Tourism and Natural Resources Minister Lazaro Nyalandu.
Mr Nyalandu said the ban was in bad taste and did not augur well for business and diplomatic relations between the two countries. “For Kenya to enforce the ban that was earlier lifted because Tanzania has asked for more time (for talks) is an act that lacks wisdom and sense diplomacy,” he said on his twitter handle last evening.
It was the first time that the minister openly commented on the growing rift following last Friday’s decision to lock out Tanzanian vans from the JKIA in Nairobi where they pick and drop tourists. The ban was announced by Kenyan minister for East Africa Co-operation and Tourism Phyllis Kandie who blamed Tanzania for failing to convene talks on the matter as earlier planned.
Her move has sparked off an uproar on social media which forced her to also take into the same platform to explain her decision. Ms Kandie said the ban was temporary and meant to allow for talks between the two countries on the way forward. “The government gives priority to Kenyans; we have enforced the 1985 bilateral agreement. Talks are on to have a solution, KE & TZ are on the same team,” she twitted.
For his part, Mr Nyalandu says he held talks with Ms Kandie on January 16, after which the ban was lifted the following day. He notes that the agreement was that ministerial experts from Kenya and Tanzania meet within three weeks to iron out any differences.
Mr Nyalandu said Tanzania, however, asked for more time following a request from the ministries of EA Community and that of Transport.
Mr Samuel Sitta who had been in charge of the EAC docket was recently moved to the Transport docket in a Cabinet reshuffle. He swapped places with Dr HarrisonMwakyembe. Mr Sitta last week, while referring to the standoff, said Tanzania should approach the negotiations with caution.
Kigoma North MP Zitto Kabwe was among those who led in the attack on Ms Kandie, asking her to withdraw the ban because it was against the spirit of EAC integration.
“I plead that Kenyan government lift the ban or direct it to parks only in the spirit of EAC,” tweeted Mr Kabwe. The opposition MP said reasons given for the ban were misleading as the airport was not among the areas designated for restriction in the 1985 agreement.

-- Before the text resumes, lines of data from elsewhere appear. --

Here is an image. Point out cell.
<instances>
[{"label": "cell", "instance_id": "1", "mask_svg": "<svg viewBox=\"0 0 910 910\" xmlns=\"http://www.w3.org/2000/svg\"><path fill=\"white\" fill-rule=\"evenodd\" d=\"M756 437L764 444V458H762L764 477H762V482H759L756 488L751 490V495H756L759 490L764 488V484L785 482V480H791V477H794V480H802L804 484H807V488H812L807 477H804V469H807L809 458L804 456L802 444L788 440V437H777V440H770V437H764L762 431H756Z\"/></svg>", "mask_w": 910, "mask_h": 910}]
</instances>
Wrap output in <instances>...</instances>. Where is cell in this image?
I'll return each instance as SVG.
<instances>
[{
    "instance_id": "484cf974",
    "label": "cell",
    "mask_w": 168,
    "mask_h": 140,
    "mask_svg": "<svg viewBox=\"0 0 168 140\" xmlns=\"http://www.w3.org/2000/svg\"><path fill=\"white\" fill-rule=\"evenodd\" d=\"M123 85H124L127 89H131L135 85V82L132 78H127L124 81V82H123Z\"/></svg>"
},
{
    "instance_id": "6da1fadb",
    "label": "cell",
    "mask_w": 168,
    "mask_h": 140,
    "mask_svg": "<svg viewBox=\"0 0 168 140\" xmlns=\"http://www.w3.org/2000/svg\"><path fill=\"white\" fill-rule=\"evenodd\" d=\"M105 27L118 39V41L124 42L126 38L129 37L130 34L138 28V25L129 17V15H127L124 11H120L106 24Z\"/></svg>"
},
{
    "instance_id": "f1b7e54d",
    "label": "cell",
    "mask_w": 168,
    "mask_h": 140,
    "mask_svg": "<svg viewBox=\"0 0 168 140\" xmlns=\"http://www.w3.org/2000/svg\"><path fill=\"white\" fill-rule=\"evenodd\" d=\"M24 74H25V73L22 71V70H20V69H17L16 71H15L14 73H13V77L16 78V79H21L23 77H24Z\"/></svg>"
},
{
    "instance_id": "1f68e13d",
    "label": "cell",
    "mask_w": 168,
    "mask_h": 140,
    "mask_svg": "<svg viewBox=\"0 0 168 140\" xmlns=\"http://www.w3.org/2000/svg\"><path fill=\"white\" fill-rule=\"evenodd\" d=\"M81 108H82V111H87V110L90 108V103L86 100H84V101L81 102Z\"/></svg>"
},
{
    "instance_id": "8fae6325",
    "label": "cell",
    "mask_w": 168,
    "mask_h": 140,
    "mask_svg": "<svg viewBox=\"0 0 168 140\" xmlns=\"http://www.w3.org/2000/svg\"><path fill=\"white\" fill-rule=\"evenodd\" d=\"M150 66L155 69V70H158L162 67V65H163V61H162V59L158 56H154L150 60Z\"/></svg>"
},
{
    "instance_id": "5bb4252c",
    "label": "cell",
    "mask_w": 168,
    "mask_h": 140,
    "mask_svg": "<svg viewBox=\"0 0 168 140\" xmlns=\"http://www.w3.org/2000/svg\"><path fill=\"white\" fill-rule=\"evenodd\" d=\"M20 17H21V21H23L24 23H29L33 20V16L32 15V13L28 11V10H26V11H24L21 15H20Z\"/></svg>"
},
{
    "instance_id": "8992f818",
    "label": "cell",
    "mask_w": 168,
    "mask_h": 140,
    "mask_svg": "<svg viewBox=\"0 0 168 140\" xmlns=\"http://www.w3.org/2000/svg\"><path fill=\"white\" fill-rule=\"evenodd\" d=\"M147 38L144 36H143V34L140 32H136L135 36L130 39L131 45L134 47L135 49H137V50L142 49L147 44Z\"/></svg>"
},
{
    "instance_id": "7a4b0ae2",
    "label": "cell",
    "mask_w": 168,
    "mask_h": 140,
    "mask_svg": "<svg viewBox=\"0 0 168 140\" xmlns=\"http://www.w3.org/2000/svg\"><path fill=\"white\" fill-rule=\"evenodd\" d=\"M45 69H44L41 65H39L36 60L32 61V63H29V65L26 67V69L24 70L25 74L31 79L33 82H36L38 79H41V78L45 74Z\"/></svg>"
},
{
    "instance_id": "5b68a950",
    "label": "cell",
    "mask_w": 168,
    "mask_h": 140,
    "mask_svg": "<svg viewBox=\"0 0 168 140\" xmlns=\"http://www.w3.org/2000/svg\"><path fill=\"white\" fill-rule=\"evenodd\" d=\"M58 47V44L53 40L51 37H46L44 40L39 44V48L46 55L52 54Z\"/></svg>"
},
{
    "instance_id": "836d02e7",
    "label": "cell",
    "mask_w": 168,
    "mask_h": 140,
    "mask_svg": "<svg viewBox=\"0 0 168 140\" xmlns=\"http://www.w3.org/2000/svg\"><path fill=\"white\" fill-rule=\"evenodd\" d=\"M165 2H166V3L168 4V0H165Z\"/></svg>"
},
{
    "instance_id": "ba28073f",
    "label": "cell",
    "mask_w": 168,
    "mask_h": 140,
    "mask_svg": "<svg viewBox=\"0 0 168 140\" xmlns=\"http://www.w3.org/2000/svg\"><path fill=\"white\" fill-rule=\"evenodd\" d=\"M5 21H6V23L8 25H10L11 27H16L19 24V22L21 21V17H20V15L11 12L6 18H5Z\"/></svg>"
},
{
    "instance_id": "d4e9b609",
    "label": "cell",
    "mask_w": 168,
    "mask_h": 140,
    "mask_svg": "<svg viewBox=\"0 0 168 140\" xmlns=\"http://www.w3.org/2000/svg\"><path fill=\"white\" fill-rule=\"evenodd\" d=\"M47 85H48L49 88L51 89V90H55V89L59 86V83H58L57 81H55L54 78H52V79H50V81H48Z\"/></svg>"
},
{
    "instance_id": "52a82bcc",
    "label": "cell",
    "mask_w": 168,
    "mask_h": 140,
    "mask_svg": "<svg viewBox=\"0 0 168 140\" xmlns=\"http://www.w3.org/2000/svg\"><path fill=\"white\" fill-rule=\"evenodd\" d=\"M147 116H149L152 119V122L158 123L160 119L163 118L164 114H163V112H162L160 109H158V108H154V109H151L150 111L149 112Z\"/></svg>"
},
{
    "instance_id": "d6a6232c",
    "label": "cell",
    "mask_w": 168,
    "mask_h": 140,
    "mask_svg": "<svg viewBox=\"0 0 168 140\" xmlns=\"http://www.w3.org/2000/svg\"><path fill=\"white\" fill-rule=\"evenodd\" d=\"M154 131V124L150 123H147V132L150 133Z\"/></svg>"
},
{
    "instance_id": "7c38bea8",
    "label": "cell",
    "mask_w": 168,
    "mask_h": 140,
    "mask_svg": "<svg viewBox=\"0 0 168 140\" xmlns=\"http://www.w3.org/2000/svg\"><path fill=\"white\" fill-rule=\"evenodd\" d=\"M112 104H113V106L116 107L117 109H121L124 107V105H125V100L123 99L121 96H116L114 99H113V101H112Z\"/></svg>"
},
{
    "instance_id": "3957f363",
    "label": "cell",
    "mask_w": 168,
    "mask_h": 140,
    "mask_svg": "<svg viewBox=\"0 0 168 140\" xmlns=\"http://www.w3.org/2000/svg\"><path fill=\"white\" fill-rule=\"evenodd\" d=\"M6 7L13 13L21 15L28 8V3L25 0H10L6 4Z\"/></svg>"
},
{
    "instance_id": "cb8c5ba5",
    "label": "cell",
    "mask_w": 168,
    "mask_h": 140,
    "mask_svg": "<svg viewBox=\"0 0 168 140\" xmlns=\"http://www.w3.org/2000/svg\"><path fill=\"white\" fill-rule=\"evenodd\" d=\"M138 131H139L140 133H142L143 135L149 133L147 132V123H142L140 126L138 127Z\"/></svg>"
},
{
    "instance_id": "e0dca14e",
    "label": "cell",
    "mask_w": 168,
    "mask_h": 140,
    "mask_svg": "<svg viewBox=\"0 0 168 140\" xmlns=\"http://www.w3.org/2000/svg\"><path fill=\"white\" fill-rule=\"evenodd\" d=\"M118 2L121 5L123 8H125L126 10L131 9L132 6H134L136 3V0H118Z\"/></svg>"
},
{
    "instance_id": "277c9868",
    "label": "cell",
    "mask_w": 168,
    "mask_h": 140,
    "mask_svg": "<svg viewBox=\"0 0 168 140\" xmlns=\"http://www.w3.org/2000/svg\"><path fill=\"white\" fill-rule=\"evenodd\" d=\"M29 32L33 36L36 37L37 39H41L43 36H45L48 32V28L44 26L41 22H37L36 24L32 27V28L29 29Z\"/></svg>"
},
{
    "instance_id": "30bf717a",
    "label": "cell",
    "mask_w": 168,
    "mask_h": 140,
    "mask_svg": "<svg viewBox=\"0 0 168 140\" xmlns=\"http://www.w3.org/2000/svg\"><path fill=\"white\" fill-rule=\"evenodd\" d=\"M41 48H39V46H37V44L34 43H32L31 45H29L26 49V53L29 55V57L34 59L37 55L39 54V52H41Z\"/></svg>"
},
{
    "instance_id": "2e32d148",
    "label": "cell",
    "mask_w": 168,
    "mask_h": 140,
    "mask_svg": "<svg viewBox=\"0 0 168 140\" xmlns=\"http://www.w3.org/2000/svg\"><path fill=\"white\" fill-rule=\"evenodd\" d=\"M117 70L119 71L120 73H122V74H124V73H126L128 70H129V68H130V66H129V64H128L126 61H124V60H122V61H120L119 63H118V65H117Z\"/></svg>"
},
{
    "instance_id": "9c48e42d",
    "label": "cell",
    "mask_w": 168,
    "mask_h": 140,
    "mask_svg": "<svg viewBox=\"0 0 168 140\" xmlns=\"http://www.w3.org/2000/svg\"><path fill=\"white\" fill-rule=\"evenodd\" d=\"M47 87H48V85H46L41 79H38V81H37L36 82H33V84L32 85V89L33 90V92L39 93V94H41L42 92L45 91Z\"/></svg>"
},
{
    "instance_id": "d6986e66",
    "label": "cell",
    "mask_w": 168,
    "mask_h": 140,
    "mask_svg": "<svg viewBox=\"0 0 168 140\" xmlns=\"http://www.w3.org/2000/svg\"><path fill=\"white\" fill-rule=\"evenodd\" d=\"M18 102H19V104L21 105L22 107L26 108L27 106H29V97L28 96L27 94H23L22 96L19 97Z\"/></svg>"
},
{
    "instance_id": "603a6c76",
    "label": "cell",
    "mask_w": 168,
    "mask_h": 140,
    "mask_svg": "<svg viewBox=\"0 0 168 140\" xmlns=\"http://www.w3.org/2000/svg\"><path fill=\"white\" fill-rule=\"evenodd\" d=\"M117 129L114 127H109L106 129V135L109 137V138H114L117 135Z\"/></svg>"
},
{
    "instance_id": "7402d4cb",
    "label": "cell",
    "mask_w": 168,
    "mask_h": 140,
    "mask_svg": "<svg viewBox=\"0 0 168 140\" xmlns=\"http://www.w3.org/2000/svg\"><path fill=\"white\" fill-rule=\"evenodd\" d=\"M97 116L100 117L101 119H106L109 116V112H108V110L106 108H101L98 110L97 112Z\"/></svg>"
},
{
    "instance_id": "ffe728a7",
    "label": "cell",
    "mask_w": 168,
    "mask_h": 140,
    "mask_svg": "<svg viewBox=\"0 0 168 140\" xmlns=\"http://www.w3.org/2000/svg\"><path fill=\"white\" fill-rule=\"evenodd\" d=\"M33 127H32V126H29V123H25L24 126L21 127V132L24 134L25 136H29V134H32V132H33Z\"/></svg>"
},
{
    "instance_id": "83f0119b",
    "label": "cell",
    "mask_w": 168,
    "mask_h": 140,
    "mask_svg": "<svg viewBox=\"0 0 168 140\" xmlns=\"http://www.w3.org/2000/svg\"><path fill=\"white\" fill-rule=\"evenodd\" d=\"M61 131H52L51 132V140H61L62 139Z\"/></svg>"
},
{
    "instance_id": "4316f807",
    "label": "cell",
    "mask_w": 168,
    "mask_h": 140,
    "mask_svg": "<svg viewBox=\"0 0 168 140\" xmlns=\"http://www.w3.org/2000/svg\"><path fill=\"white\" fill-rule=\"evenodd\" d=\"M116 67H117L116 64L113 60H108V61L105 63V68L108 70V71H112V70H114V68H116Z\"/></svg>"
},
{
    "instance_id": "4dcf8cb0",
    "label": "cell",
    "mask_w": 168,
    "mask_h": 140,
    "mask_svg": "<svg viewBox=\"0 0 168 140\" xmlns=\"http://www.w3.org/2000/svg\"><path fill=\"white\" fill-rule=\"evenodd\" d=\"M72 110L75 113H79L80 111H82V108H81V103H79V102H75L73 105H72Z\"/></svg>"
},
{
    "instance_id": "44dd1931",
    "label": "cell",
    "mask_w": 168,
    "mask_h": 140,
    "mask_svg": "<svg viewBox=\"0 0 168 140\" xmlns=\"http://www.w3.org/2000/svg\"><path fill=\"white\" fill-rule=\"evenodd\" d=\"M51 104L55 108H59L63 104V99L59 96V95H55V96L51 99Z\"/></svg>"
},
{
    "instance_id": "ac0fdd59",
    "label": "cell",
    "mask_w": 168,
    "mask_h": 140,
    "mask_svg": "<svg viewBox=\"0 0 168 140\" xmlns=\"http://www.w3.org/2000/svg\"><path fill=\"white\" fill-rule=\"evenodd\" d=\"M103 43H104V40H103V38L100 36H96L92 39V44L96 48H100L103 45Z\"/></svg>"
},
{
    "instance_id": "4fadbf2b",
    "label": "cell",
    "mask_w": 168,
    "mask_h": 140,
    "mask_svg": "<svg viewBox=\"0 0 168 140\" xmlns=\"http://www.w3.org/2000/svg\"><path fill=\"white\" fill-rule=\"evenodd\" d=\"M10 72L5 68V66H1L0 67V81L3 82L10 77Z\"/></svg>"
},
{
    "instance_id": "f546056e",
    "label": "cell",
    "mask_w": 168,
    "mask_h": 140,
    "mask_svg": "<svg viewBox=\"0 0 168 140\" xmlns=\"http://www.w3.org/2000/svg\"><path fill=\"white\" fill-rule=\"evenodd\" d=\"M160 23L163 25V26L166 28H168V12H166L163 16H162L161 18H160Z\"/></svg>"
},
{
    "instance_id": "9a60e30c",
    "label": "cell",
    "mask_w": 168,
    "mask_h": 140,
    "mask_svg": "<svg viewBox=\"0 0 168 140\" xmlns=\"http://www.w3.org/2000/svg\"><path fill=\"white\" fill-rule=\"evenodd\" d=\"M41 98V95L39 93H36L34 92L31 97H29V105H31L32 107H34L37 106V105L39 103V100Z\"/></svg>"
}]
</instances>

Ms Kandie, however, said the agreement covered both national parks, game reserves and airports.
in Arusha, players in the tourism and business sectors said the ban was a wake-up call to make its tourism sector more competitive, including having a working national airline.
The measures should include expanding and modernising the Kilimanjaro International Airport (Kia) and other airports so that they can attract more airlines and direct flights from abroad, according to Mr Walter Maeda, a prominent hotelier.
“The problem is that KIA does not have the capacity to handle thousands of travellers… Nairobi can”, he told The Citizen yesterday when reached on phone to comment on the crisis.
The hotelier noted that instead of the government constructing airports all over the country, more resources should be directed to expand and modernise Kia and JuliusNyerere International Airport (JNIA) in Dar es Salaam.
He warned that the current stand-off was a clear indication that next time the vans would have to drop tourists at Namanga border town.
Mr Andrew Luzze, the executive director of the East African Business Council (EABC), an apex body of private sector associations in the region based in Arusha also faulted the ban.
But a travel consultant based in Arusha, Mr Elisha Mayalla, said the Kenyans were simply implementing the 1985 bilateral agreement with Tanzania made shortly after the re-opening of the common borders.
The executive secretary of the Tourism Confederation of Tanzania (TCT) Richard Rugimbana also exonerated Kenya, saying the neighbouring country was acting in accordance with the 1985 agreement.
He said to the best of his knowledge, airports were not designated as drop-off points for the tourists under the agreement, stressing: “We should go back to find out what the document says before taking any move.”
He called on officials from the two countries to meet and review the bilateral agreement so that they arrive at an amicable solution.
He said despite the introduction of direct flights to Tanzania from some major tourism source countries, JKIA continues to receive a significant number of visitors from abroad heading to Tanzania.
However, he warned that the Kenyan move can be part of the pressure being made, mainly through the EAC, to force Tanzania to open up all her borders for tourists from Kenya, including the Bologonja border post on the Serengeti/Maasai Mara border. The post was closed in the late 1970s.
On Saturday, the Natural Resources and Tourism permanent secretary Dr Adelhelm Meru met with representatives of tour operators in Arusha as the ban on the Tanzanian shuttles to access JKIA started to bite.